The Linux kernel should also be updated to ensure that it correctly interprets the CMN-600 configuration and reports the cache hierarchy accurately. The kernel’s cache detection logic might need to be modified to account for the L4 cache, especially if it is dynamically enabled. The kernel source code should be reviewed to identify any potential issues with cache detection and reporting.
In addition to enabling and verifying the L4 cache, performance testing should be conducted to evaluate the impact of the L4 cache on system performance. The L4 cache can significantly improve performance for certain workloads by reducing memory latency and increasing data throughput. Performance benchmarks should be run with and without the L4 cache enabled to quantify its impact on system performance.
Finally, if the L4 cache is not required for the specific workload, it can be disabled to save power and reduce complexity. The CMN-600 configuration registers should be updated to disable the L4 cache, and the system should be rebooted to ensure that the cache hierarchy is correctly updated. The CLIDR_EL1 register should be read again to confirm that the L3 cache is now the highest inner cacheable level.

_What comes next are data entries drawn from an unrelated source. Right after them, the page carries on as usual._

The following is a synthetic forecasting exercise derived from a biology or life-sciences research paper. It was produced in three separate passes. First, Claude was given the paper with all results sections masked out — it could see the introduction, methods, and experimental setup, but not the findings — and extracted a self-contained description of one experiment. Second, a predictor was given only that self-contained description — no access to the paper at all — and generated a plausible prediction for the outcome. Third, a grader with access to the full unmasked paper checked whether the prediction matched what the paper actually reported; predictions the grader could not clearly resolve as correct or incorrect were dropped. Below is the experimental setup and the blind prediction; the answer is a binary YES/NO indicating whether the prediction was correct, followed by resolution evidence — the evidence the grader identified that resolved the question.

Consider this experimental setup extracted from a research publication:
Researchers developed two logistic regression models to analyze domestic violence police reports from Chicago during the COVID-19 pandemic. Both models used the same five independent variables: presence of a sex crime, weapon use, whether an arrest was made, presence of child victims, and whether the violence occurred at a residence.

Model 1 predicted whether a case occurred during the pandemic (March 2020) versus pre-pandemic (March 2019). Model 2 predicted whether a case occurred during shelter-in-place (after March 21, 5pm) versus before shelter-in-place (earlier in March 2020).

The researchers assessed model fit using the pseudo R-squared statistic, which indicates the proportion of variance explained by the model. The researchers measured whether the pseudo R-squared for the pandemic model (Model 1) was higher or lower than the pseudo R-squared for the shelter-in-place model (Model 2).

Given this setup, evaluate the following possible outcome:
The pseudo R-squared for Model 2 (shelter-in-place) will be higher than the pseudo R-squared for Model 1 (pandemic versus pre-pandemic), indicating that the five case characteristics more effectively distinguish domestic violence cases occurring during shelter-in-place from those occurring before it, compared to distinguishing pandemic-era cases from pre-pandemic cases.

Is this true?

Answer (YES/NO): YES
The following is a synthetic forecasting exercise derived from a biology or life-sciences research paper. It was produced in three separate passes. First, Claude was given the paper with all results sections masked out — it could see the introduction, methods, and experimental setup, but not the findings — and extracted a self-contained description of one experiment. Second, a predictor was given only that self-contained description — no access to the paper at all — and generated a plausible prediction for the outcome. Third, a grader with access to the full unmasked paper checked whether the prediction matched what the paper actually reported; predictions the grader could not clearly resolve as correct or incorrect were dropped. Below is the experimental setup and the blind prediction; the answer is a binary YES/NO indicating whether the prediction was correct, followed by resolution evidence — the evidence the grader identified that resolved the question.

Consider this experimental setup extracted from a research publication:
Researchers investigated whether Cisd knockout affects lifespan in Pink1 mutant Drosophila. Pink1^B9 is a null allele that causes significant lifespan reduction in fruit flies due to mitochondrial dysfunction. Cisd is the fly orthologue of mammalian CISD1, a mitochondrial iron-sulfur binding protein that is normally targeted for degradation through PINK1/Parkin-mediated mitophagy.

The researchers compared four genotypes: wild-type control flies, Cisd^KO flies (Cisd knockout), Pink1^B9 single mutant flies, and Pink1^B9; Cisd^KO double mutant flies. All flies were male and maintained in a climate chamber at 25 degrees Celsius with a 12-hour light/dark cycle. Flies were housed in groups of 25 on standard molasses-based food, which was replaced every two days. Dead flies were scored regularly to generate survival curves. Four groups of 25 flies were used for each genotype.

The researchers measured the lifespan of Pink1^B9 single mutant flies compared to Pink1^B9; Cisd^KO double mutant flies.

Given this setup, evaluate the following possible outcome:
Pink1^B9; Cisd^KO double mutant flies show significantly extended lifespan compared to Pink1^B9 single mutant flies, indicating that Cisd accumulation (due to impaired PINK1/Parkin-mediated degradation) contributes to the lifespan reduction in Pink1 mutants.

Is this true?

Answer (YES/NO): YES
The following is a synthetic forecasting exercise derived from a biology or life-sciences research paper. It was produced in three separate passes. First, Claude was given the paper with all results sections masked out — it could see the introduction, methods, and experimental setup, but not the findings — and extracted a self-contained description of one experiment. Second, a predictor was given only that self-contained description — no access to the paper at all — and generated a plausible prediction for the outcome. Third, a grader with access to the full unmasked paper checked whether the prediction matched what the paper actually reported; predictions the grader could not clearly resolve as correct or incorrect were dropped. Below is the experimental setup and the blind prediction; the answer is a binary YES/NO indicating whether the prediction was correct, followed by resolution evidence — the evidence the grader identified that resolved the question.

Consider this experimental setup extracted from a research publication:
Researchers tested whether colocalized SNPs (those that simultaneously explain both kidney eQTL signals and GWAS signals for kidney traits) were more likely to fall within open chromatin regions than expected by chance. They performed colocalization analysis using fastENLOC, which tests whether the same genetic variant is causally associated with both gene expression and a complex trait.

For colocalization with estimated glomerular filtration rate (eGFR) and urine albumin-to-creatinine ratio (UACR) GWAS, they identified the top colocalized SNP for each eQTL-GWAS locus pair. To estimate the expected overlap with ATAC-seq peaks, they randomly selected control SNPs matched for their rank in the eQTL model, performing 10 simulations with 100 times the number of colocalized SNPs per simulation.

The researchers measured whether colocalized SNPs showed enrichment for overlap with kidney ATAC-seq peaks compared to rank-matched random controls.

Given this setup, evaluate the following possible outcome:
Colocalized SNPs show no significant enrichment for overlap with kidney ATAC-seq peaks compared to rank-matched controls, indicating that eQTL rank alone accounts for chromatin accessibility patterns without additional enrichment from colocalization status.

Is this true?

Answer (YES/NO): NO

In conclusion, the discrepancy between lstopo
and CLIDR_EL1 in the ARM N1 SDP can be resolved by carefully examining and configuring the CMN-600 interconnect. The L4 cache, if present, should be enabled and verified through the CMN-600 configuration registers and the CLIDR_EL1 register. The Linux kernel should also be updated to ensure accurate cache detection and reporting. Performance testing should be conducted to evaluate the impact of the L4 cache on system performance, and the cache should be disabled if not required. By following these steps, the cache hierarchy in the ARM N1 SDP can be correctly configured and verified, ensuring optimal system performance and functionality.